### SELECTED EXTRACT:
[Start of Attachment]
- Born: September 3, 1958
- Died: May 11, 2006 (aged 47)

= Park Young-geun =

South Korean poet (1958–2006)

Park Young-geun (September 3, 1958 – May 11, 2006) was a South Korean poet. He was in the front lines of many labor and democratization movements, and he portrays the lives and emotions of these protestors using vivid language in his writing. Park is well-known as the original author of the widely popular protest song from the 1990s, "Pine Tree, Green Pine Tree".
[End of Attachment]
### RECORD SET:
[Start of Attachment]
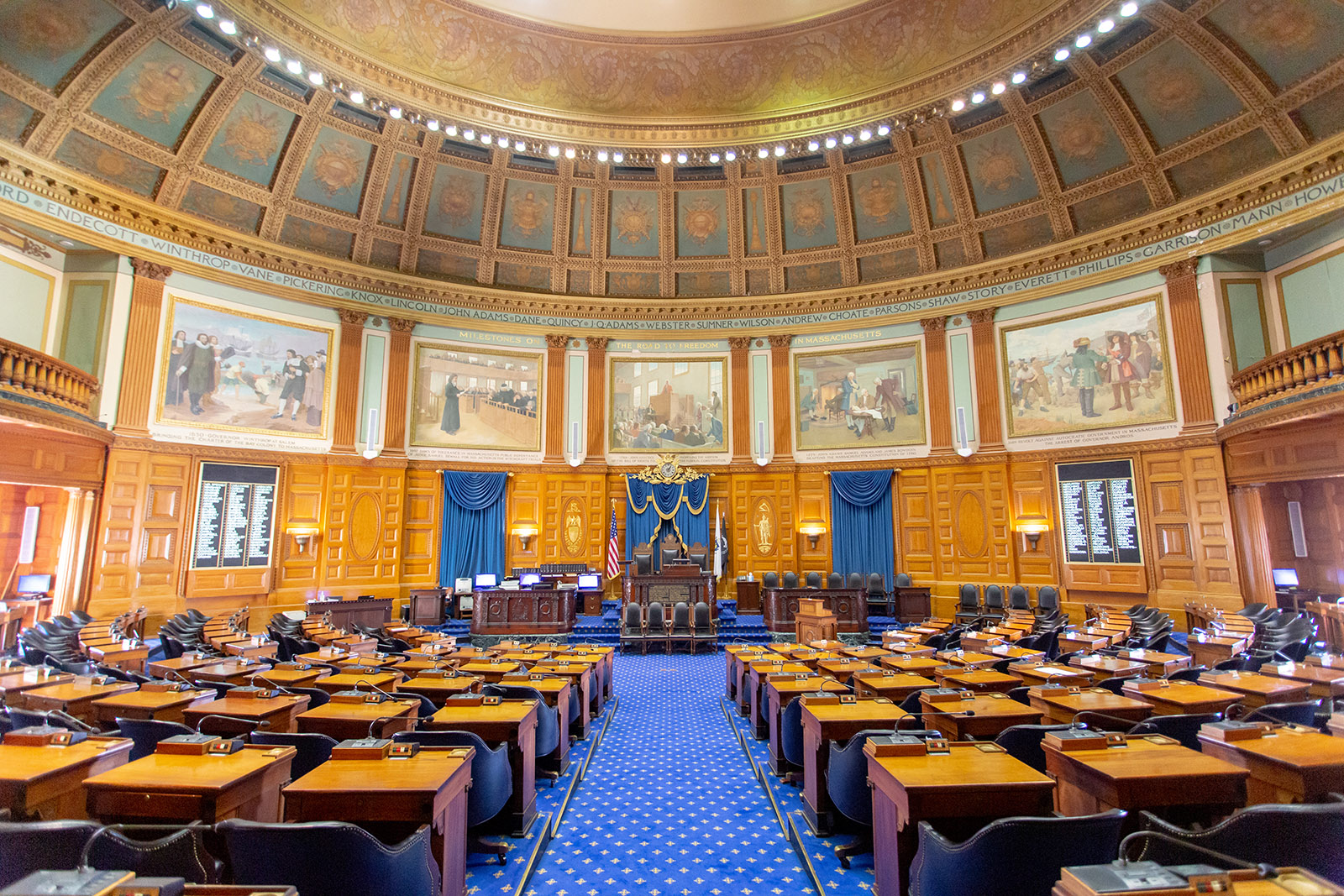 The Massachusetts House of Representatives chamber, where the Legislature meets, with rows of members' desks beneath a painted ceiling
[End of Attachment]
[Start of Attachment]
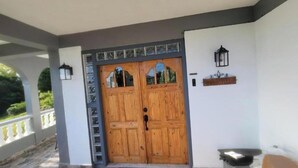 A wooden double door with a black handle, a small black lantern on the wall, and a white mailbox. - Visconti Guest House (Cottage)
[End of Attachment]
### EXERCISE DIRECTIONS:
Please render this sentence from the Park Young-geun entry in Spanish: "Park Young-geun (September 3, 1958 – May 11, 2006) was a South Korean poet." The records have no connection to the Park Young-geun entry.

### ANSWER SPACE:
Park Young-geun (3 de septiembre de 1958 – 11 de mayo de 2006) fue un poeta surcoreano.